Et la maitrise de l’intrigue ainsi que l’itinéraire des personnages se révèlent surprenants, venant d’un jeune auteur. Adrien Pauchet a clairement mis au pouvoir, à la tête de son roman, une créativité, une imagination débordante et nous offre des scènes hallucinantes, en particulier celles qui concernent les voyages dans ce monde parallèle fait de sable noir et de ciel bleu, pour rencontrer les morts, mais aussi les scènes d’action fortement addictives par le rythme et le visuel fournis par des phrases courtes.

Il se permet même des mises en page originales pour illustrer le passage entre notre monde et le Désert Noir, utilise peu de dialogues et beaucoup de descriptions. En ce sens, on ressent l’influence des grands auteurs américains du genre (le roman m’a fait penser à Peter Straub dans son Shadowland), qu’il a parfaitement digéré, adapté à son univers. Je vous conseille très fortement de sortir de vos sentiers habituels et de découvrir un nouvel auteur qui apparaît avec ce titre comme surprenant et fort prometteur. Personnellement, je suis curieux de savoir ce qu’il écrira ensuite.

LËD de Caryl Ferey

Editeur : Les Arènes – Equinox

Après la Nouvelle Zélande, l’Afrique du Sud, l’Argentine et le Chili, Caryl Ferey nous emmène dans des contrées tout aussi hostiles, à Norilsk, en Sibérie, l’une des villes les plus au Nord du cercle polaire, mais aussi l’une des villes les plus polluées.

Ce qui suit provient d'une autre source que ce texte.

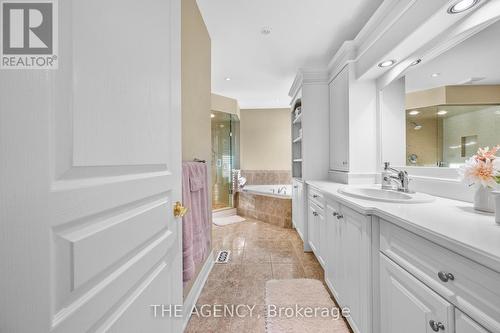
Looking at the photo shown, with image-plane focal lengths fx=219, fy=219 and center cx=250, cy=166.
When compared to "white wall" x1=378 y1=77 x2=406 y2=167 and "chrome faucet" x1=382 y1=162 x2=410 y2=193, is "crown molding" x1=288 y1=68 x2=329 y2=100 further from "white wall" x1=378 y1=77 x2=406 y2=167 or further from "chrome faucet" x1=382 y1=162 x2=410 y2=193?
"chrome faucet" x1=382 y1=162 x2=410 y2=193

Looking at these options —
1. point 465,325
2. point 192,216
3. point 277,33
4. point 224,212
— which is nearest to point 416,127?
point 465,325

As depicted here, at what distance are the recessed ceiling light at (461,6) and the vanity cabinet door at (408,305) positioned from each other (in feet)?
4.56

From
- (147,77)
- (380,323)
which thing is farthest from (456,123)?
(147,77)

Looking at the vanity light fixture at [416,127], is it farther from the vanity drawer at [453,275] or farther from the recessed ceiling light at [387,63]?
the vanity drawer at [453,275]

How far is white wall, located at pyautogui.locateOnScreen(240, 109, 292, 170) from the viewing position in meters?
5.54

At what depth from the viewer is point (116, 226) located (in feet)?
1.91

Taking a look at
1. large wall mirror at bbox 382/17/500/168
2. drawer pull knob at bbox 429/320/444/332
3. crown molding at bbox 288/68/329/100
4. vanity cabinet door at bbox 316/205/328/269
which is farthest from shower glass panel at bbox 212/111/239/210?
drawer pull knob at bbox 429/320/444/332

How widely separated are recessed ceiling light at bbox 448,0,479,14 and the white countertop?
1.07 metres

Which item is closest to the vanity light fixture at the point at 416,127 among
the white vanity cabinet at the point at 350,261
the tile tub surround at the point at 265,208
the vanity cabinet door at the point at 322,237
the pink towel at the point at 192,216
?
the white vanity cabinet at the point at 350,261

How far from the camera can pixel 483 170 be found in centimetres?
100

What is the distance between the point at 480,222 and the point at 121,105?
4.57ft

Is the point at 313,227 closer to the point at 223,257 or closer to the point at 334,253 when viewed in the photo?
the point at 334,253

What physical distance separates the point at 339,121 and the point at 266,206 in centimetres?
223

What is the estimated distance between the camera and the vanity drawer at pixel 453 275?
63 cm
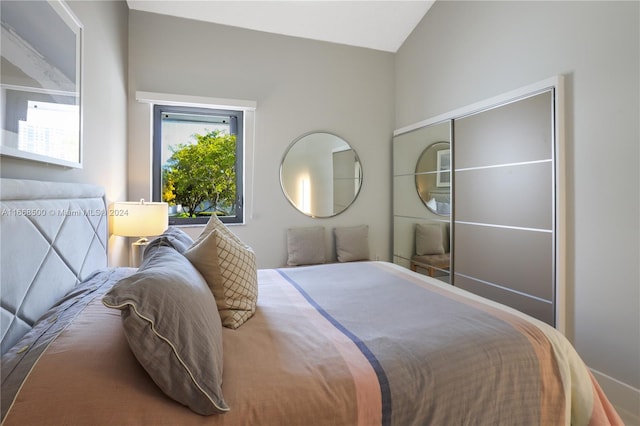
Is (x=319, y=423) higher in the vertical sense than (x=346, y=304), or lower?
lower

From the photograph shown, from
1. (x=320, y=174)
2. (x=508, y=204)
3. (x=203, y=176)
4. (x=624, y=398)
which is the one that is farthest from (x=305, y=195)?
(x=624, y=398)

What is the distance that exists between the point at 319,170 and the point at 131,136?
1.80 metres

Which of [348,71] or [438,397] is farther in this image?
[348,71]

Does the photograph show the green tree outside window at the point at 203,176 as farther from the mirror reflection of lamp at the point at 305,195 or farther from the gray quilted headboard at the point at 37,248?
the gray quilted headboard at the point at 37,248

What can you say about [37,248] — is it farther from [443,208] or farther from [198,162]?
[443,208]

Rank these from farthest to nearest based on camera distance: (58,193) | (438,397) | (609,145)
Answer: (609,145) → (58,193) → (438,397)

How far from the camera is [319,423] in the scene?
2.88 ft

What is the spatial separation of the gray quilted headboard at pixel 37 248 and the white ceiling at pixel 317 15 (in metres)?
2.20

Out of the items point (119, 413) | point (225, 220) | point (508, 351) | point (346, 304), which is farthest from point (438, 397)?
point (225, 220)

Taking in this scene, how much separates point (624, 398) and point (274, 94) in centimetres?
346

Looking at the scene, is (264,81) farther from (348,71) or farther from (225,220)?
(225,220)

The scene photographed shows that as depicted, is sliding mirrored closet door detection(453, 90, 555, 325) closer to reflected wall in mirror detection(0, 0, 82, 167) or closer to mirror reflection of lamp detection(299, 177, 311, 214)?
mirror reflection of lamp detection(299, 177, 311, 214)

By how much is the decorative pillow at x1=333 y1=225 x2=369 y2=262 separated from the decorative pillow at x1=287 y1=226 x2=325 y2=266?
21 centimetres

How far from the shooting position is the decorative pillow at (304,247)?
11.1 ft
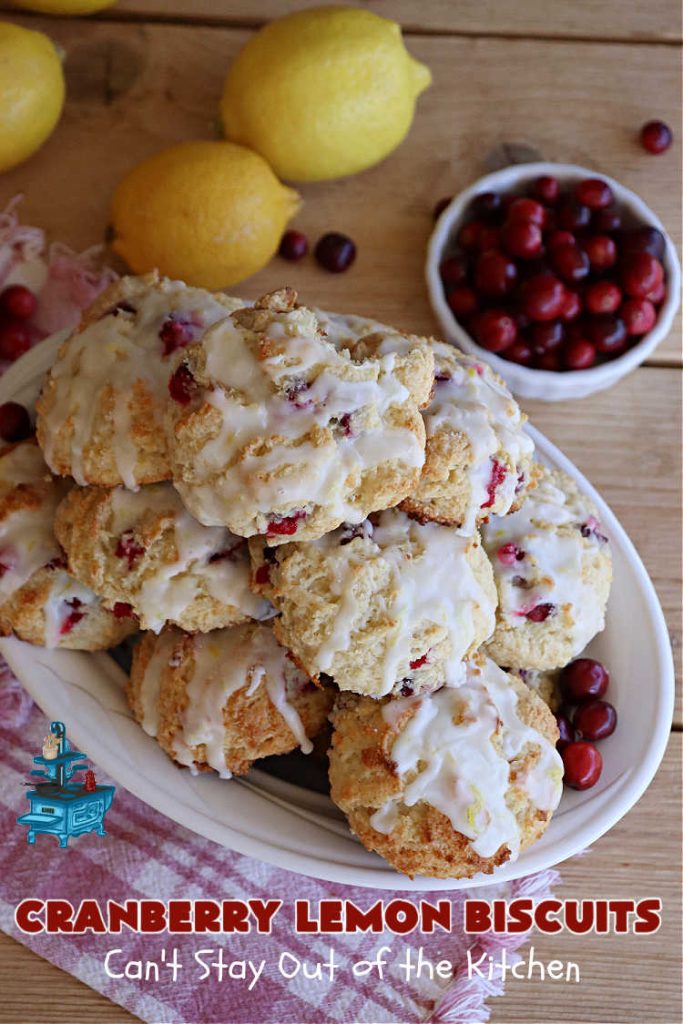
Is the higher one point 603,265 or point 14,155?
point 14,155

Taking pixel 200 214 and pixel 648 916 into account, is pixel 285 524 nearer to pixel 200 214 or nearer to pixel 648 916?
pixel 200 214

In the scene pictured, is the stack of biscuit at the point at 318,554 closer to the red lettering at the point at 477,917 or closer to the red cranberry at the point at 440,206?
the red lettering at the point at 477,917

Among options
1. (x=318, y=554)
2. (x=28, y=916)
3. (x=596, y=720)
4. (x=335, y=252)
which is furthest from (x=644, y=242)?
(x=28, y=916)

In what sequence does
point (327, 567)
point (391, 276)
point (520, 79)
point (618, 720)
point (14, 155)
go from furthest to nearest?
point (520, 79) → point (391, 276) → point (14, 155) → point (618, 720) → point (327, 567)

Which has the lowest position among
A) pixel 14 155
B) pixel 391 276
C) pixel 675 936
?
pixel 675 936

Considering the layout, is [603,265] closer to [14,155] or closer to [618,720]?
[618,720]

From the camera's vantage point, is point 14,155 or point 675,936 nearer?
point 675,936

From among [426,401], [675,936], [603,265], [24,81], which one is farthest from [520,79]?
[675,936]

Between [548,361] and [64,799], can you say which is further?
[548,361]
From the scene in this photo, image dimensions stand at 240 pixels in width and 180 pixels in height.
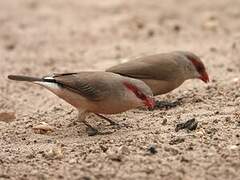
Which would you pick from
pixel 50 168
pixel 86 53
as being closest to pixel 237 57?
pixel 86 53

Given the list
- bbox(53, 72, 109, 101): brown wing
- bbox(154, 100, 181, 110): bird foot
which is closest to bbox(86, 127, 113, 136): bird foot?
bbox(53, 72, 109, 101): brown wing

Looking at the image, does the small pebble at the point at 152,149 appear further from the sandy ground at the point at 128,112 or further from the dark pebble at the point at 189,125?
the dark pebble at the point at 189,125

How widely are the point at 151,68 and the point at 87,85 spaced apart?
1328mm

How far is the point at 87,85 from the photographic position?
267 inches

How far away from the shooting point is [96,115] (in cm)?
750

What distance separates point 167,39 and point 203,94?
3517 mm

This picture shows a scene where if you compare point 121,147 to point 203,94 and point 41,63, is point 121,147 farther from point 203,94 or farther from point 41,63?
point 41,63

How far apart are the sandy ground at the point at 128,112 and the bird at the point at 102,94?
24cm

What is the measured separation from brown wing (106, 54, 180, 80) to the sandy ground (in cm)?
34

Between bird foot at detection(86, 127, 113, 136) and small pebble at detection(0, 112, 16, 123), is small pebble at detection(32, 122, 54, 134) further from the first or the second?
small pebble at detection(0, 112, 16, 123)

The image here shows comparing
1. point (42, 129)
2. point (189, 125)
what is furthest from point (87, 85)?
point (189, 125)

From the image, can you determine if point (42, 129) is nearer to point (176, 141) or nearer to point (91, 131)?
point (91, 131)

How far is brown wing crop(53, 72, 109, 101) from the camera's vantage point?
6711 millimetres

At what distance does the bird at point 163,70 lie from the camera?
7.80 m
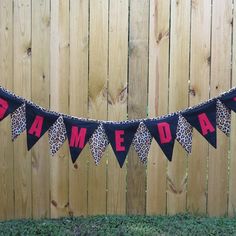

Alors que la tempête se déchaine à l’extérieur, Gleb Berensky tient absolument à prendre une photo du jour qui se lève, chose rare que cette nuit pourpre. Dehors, il fait -64°C, les vents dépassent les 200 km/h. Laissant son compagnon Nikita au chaud, il grimpe les marches en direction du toit. En restant à l’abri de l’escalier, il devrait y arriver ; il aura tout juste deux minutes pour appuyer sur le bouton. Il aperçoit alors le toit d’un immeuble voisin emporté par la tornade, s’écrasant sur le corps d’un homme mort.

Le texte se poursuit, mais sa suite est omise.